Preterm birth (PB) carries a high risk of developing neuropsychological development disorders, cognitive and somatic problems in the child. The maternal immune system plays a critical role in maintaining a physiological pregnancy. However, specific mechanisms and disorders of pregnancy development have been little studied. There is a lack of research on the role of immune competent cell (ICC) activation in preterm labor leading to uterine contractility. Understanding the importance of immune system factors in the formation of preterm birth may allow the development of strategies to prolong pregnancy and, thus, lead to improved perinatal outcomes. The purpose of the work is to study the role of immune factors in the development of preterm birth. Seventy pregnant women in the third trimester with recurrent miscarriage (RPL) and 25 healthy pregnant women (control group) were examined. Observed pregnant women with RPL were divided into two groups: Group I – patients who gave birth prematurely (n = 30); and Group II – patients who gave birth at term (n = 40). The population and subpopulation composition of peripheral blood lymphocytes was studied by cytofluorimetry using monoclonal antibodies to: CD3, CD4, CD8, CD16, CD19 (JSC "Sorbent", Russia) (FITC), CD11b (Beckman Coulter, USA); CD14, CD25, CD69, CD71, CD28, CD107a, HLA-DR (Beckman Coulter, USA) (PE). To create a database and conduct statistical research, the capabilities of an Excel spreadsheet and application packages (Megastat and Statistica 6.0) were used. When determining statistical significance between the study groups, the Mann-Whitney test was used for independent groups and the Wilcoxon test for dependent groups.

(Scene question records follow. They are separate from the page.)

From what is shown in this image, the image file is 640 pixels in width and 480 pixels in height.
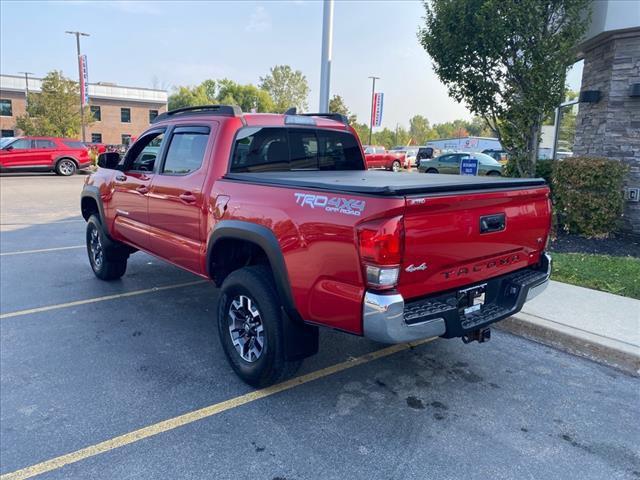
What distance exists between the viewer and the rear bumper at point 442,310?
2.74 m

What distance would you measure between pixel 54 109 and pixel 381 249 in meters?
44.0

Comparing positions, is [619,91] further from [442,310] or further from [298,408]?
[298,408]

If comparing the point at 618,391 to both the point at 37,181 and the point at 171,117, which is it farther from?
the point at 37,181

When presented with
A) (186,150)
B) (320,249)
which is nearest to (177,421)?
(320,249)

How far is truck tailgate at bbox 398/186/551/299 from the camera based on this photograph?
111 inches

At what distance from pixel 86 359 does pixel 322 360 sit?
200 cm

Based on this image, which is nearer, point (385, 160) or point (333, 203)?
point (333, 203)

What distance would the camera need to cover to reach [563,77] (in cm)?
841

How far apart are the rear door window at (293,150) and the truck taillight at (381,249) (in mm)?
1767

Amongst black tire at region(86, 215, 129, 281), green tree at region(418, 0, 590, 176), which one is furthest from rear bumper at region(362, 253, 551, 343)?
green tree at region(418, 0, 590, 176)

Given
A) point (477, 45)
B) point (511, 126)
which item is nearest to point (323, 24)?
point (477, 45)

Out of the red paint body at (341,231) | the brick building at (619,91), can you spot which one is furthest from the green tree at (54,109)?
the red paint body at (341,231)

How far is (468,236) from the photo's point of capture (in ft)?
10.3

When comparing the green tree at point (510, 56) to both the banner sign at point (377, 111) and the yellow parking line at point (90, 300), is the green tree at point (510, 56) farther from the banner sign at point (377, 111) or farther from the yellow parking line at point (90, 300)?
the banner sign at point (377, 111)
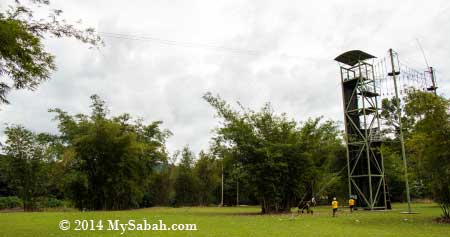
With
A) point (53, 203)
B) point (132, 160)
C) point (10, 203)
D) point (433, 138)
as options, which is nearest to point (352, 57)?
point (433, 138)

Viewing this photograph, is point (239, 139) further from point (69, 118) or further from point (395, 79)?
point (69, 118)

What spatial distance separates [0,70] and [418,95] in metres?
16.2

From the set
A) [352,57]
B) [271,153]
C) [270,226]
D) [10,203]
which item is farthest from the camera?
[10,203]

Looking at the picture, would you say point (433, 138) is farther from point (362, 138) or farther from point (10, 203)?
point (10, 203)

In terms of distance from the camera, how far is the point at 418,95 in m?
16.9

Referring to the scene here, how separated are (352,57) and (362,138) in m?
7.14

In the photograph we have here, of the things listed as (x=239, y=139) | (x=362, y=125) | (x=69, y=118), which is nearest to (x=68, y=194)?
(x=69, y=118)

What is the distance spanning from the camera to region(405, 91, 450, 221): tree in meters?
16.1

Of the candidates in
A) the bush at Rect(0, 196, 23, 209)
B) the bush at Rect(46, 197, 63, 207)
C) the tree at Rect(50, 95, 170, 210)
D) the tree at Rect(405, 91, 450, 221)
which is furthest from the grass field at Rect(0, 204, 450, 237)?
the bush at Rect(0, 196, 23, 209)

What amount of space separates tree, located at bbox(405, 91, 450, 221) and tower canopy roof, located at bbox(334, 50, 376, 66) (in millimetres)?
15405

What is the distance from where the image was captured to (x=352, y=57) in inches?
1299

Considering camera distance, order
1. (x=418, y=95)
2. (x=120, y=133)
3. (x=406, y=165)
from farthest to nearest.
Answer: (x=120, y=133), (x=406, y=165), (x=418, y=95)

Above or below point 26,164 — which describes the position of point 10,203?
below

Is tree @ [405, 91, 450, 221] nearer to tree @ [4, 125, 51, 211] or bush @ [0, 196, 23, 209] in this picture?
tree @ [4, 125, 51, 211]
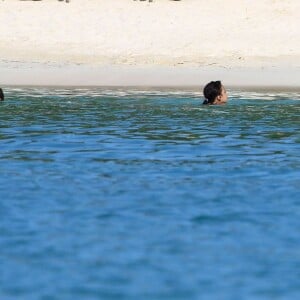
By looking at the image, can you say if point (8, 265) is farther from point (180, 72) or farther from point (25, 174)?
point (180, 72)

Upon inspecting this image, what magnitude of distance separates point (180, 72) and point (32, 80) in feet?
19.8

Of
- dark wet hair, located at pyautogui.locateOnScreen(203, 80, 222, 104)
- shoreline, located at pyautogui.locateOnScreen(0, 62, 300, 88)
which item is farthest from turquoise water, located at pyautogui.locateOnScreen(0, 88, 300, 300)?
shoreline, located at pyautogui.locateOnScreen(0, 62, 300, 88)

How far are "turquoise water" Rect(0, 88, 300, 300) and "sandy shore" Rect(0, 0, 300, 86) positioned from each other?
19092mm

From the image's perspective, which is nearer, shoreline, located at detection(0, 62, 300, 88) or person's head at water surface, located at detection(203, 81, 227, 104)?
person's head at water surface, located at detection(203, 81, 227, 104)

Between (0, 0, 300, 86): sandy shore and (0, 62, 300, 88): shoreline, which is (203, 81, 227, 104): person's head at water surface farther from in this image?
(0, 0, 300, 86): sandy shore

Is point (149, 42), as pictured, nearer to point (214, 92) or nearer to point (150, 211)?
point (214, 92)

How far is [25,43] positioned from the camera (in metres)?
50.7

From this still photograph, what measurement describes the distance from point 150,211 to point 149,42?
1592 inches

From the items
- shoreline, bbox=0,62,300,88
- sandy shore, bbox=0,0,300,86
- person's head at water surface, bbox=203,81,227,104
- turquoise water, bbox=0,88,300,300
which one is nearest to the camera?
turquoise water, bbox=0,88,300,300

Modulation of the number and functional activity of ICC in patients with RPL had a significant correlation with pregnancy outcome. Inadequate activation of the immune system is a factor that can lead to miscarriage. Termination of pregnancy before term is associated with subpopulation shifts, increased activation potencies of immunocompetent cells compared to full-term birth, which is an important feature of the inflammatory response. The identified immune changes will allow the development of early prevention methods and new approaches to the treatment of this pregnancy complication.